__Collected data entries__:

= = = = = = =

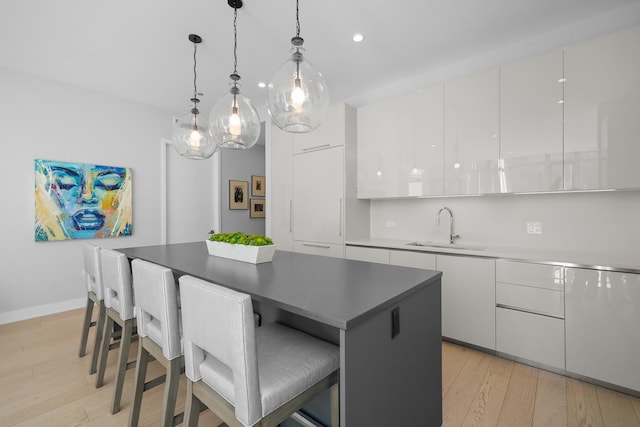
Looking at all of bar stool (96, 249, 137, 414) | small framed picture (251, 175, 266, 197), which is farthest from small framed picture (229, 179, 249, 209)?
bar stool (96, 249, 137, 414)

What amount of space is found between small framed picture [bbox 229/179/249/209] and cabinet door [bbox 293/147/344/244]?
6.18ft

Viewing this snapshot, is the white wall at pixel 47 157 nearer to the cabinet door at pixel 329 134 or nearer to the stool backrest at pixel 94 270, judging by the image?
the stool backrest at pixel 94 270

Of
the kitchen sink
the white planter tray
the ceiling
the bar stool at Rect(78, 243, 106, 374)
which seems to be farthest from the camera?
the kitchen sink

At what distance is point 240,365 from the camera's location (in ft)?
2.99

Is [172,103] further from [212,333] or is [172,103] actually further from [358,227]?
[212,333]

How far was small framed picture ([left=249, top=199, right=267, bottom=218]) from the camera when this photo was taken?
5.72 meters

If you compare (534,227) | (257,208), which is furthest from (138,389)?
(257,208)

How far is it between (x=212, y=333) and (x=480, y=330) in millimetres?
2300

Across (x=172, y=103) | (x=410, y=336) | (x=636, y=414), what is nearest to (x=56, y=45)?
(x=172, y=103)

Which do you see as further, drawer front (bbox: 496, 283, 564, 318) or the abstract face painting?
the abstract face painting

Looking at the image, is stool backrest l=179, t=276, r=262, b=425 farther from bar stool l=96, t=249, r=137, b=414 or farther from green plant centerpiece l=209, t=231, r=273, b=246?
bar stool l=96, t=249, r=137, b=414

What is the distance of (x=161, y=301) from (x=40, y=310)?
332cm

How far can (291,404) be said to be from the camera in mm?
1037

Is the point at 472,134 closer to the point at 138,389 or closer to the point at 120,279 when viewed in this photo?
the point at 120,279
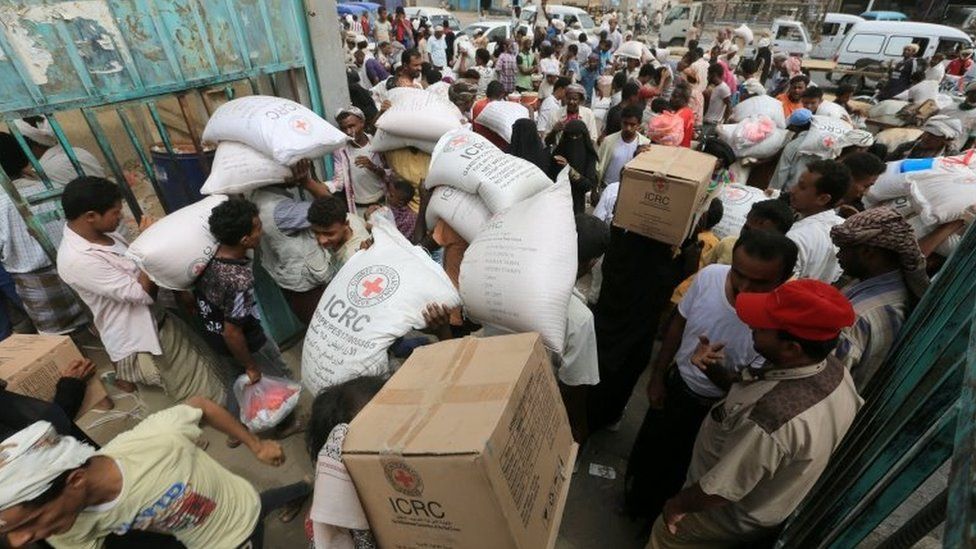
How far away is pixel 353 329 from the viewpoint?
1.74m

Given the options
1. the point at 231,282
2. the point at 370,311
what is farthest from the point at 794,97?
the point at 231,282

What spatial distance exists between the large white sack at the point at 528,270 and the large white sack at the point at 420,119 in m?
1.42

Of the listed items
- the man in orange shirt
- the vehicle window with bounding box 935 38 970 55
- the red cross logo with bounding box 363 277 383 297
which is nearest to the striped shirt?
the red cross logo with bounding box 363 277 383 297

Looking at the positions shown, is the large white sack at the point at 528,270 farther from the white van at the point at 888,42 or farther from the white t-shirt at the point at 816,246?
the white van at the point at 888,42

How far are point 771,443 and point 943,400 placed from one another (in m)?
0.64

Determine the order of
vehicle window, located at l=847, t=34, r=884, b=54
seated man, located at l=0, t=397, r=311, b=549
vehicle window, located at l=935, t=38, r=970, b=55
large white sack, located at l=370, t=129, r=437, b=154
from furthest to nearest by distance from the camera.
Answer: vehicle window, located at l=847, t=34, r=884, b=54 → vehicle window, located at l=935, t=38, r=970, b=55 → large white sack, located at l=370, t=129, r=437, b=154 → seated man, located at l=0, t=397, r=311, b=549

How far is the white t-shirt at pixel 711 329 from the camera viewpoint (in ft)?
6.20

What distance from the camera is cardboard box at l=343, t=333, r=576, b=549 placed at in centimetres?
96

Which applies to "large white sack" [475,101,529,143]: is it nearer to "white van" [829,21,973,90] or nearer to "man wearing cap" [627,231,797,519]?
"man wearing cap" [627,231,797,519]

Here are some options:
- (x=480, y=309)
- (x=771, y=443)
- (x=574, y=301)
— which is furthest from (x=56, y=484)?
(x=771, y=443)

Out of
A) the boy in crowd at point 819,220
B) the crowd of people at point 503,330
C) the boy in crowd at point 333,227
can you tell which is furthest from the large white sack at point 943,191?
the boy in crowd at point 333,227

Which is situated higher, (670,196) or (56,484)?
(670,196)

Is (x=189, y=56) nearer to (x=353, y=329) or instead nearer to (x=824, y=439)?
(x=353, y=329)

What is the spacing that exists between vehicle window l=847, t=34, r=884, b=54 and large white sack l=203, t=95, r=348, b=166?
15901 mm
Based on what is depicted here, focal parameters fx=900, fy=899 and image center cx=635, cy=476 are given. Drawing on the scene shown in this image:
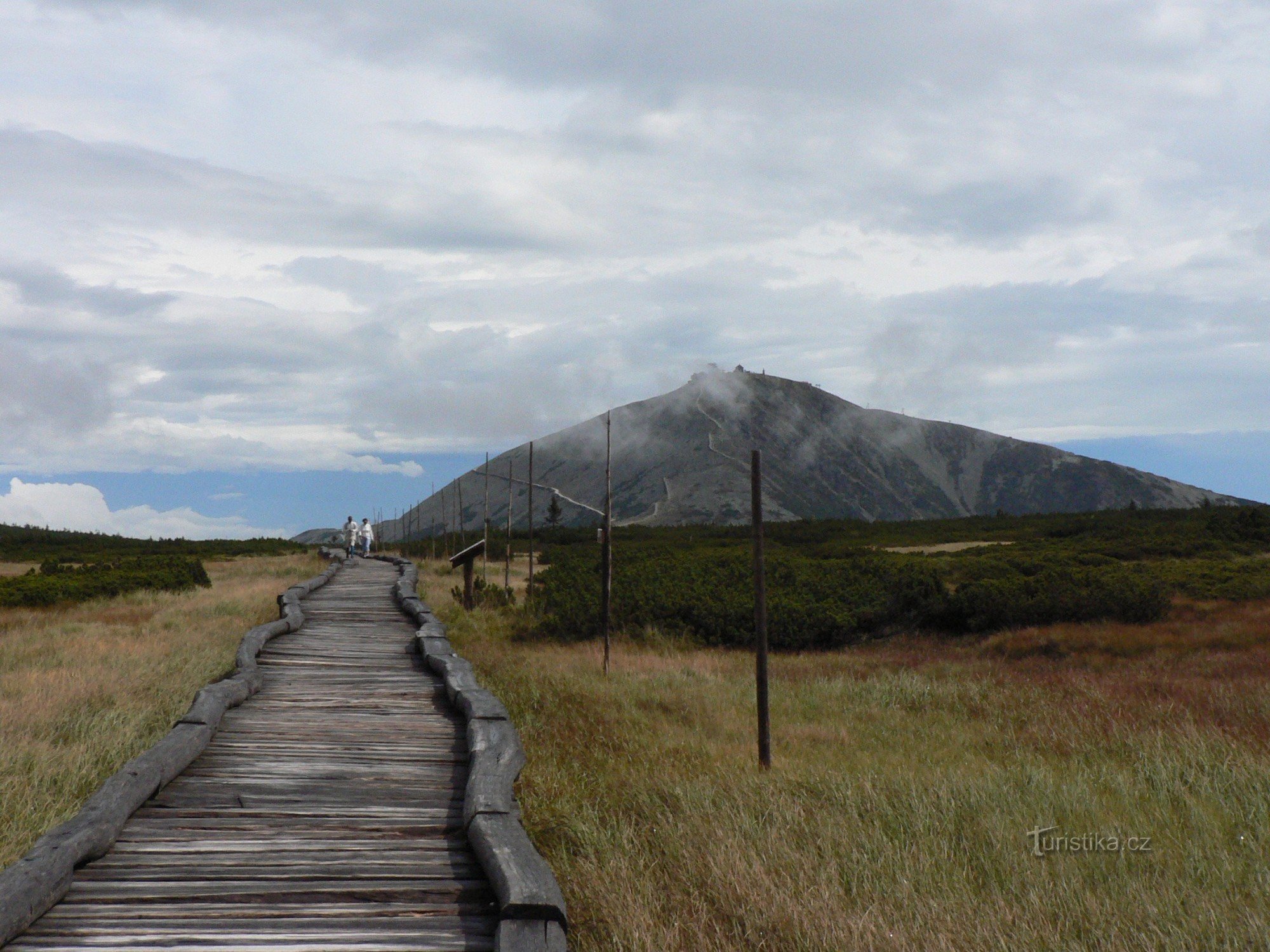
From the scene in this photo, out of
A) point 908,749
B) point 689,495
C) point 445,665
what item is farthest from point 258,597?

= = = = = = =

__Stated exercise__: Copy out word for word the lines of the data that begin at the line containing "How far are" and end with the line containing "Answer: vehicle window, located", including both of those lines.

__Task output__:
How far are point 771,443 and point 943,400 placed from one another (in m)?
0.64

Determine the order of
vehicle window, located at l=847, t=34, r=884, b=54
seated man, located at l=0, t=397, r=311, b=549
vehicle window, located at l=935, t=38, r=970, b=55
large white sack, located at l=370, t=129, r=437, b=154
from furthest to nearest by distance from the camera.
Answer: vehicle window, located at l=847, t=34, r=884, b=54 → vehicle window, located at l=935, t=38, r=970, b=55 → large white sack, located at l=370, t=129, r=437, b=154 → seated man, located at l=0, t=397, r=311, b=549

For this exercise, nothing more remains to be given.